The Invisibility of a Disease
When people talk about Multiple Sclerosis they often talk about the difficulties of getting people to believe them or understand them when it comes to describing a certain symptom. Is this due to a lack of vocabulary or the fact that people can’t really understand something they have never experienced? I would say both; people will always try to compare anything you tell them to their own experiences, which is only natural. They may not be doing it on purpose because that’s just how our brains work. They key is for them to be able to say “I can try to understand but I don’t fully because I have never gone through it myself but I will take your word for it”. The thing is, most people can’t do this; true empathy is not all that easy… Even for myself I have trouble doing this from time to time.
I often talk about how everything is relevant; pain, emotional difficulties, fatigue, stress, etc. What’s a “10” on your pain scale may only be an “8” on mine or vice versa. We have no way to really, truly, compare. Due to this realization I try not to judge people when they say, “I stubbed my toe and am in the worst pain ever” because even though I know I have been through much worse, to them? Maybe that really is the worst pain they have ever experienced. You’re stressed out over a dental bill? I amd certain I have more bills and debt than you but there is also someone way worse off than me! So I try to always keep that in mind.
No matter how bad you may feel your life is there is always someone out there who would actually kill to have what you have.
Because of this I try really hard to always appreciate what I do have rather than focusing on what I don’t.
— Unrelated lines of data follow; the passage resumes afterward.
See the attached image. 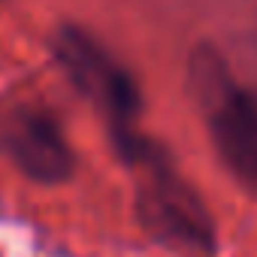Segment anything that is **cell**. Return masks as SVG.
Segmentation results:
<instances>
[{
  "label": "cell",
  "mask_w": 257,
  "mask_h": 257,
  "mask_svg": "<svg viewBox=\"0 0 257 257\" xmlns=\"http://www.w3.org/2000/svg\"><path fill=\"white\" fill-rule=\"evenodd\" d=\"M58 58L64 70L70 73V79L79 85V91L88 94L103 109V115L112 121L121 152L131 143H137L140 137L134 134V118L140 109V94H137L134 79L127 76V70L118 61H112L94 37L76 28L61 31Z\"/></svg>",
  "instance_id": "3957f363"
},
{
  "label": "cell",
  "mask_w": 257,
  "mask_h": 257,
  "mask_svg": "<svg viewBox=\"0 0 257 257\" xmlns=\"http://www.w3.org/2000/svg\"><path fill=\"white\" fill-rule=\"evenodd\" d=\"M191 76L224 167L242 185L257 188V94L239 88L212 52L194 55Z\"/></svg>",
  "instance_id": "7a4b0ae2"
},
{
  "label": "cell",
  "mask_w": 257,
  "mask_h": 257,
  "mask_svg": "<svg viewBox=\"0 0 257 257\" xmlns=\"http://www.w3.org/2000/svg\"><path fill=\"white\" fill-rule=\"evenodd\" d=\"M124 155L140 167L137 209L143 227L173 251L188 257H209L215 251V224L197 191L146 140L127 146Z\"/></svg>",
  "instance_id": "6da1fadb"
},
{
  "label": "cell",
  "mask_w": 257,
  "mask_h": 257,
  "mask_svg": "<svg viewBox=\"0 0 257 257\" xmlns=\"http://www.w3.org/2000/svg\"><path fill=\"white\" fill-rule=\"evenodd\" d=\"M7 158L34 182H64L73 170V152L58 118L40 106H16L0 124Z\"/></svg>",
  "instance_id": "277c9868"
}]
</instances>
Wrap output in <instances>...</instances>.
OK, I am getting a bit off track from my point here; the invisibility of a disease. Now this does not just apply to MS but many other things such as Rheumatoid Arthritis, Fibromyalgia, Depression, Arnold Chiari Malformation, Spinal Injuries, Dandy-Walker Syndrome, and the list goes on and on. Many people may LOOK “normal” but you have no idea what is going on inside their bodies, inside their heads. Things like pain, fatigue and cognitive dysfunction are often referred to as “invisible symptoms” in MS because if you were to break a leg, people can see that. If you have a limp or issues breathing? People can SEE that and people believe what they see. When you’re experiencing some sort of “invisible symptom” people can’t see it and often have a hard time believing in it. “Oh you look fine, stop complaining”. Sadly, this happens most commonly among family and friends.
In my case I can give you two examples; myoclonus and pain. I always look fine but no one can see my insides jump around when a large box is dropped on the floor or a child screams. It makes me want to collapse and break down into tears of frustration. The sound of glass dishes clanking together still gets me; sometimes it makes me wish I were deaf! Of course I would never want to loose my ability to hear but other than running away or constantly wearing earplugs I am not sure what to do but endure. Pain? I have learned to hide it really well. You will never know I am in pain unless I want you to know or it’s so bad that I can no longer hide it. At work I may be in so much pain that I want to go home right when my shift is over but if someone asks me if I can take care of something before I leave? I am going to say yes because I don’t want people to think I am just making up excuses to get out of there because they can’t see if I am really in pain or just making it up. I don’t want anyone to ever think I am using my MS as an excuse…
I wish there was a way to explain to people what certain symptoms are like besides building a great vocabulary and translating our feelings into something the average individual can understand. Most people (for example) describe fatigue as carrying an extra 100 pounds on their back all day or what I say is that it feels like you have a really bad case of the flu and your body just wants to turn off. I try to find ways of allowing people to relate based on their personal experiences but even still, they don’t always really get it as they have never experienced it themselves.
I would never wish any of this on anyone else but sometimes I do wish that someone could experience a day in my shoes, even an hour, just so they could understand.
All I can say to the loved ones of those suffering through any number of disease or injuries that cause invisible symptoms is that you may not really understand it but you have to take their word for it, try to really understand what they are trying to tell you, no matter how crazy it may sound to you, or else it will cause much resentment in your relationship with that person. I have seen (and personally experienced) many friendships/relationships end because of a lack of understanding (or willing to try to understand). This is a huge issue and one that is unbelievably frustrating, even to myself because despite my decent vocabulary I can never seem to really translate how I feel into words. But seeing someone really try to understand? That makes me feel good.
We can’t just “push through” a lot of this stuff as many might say we should.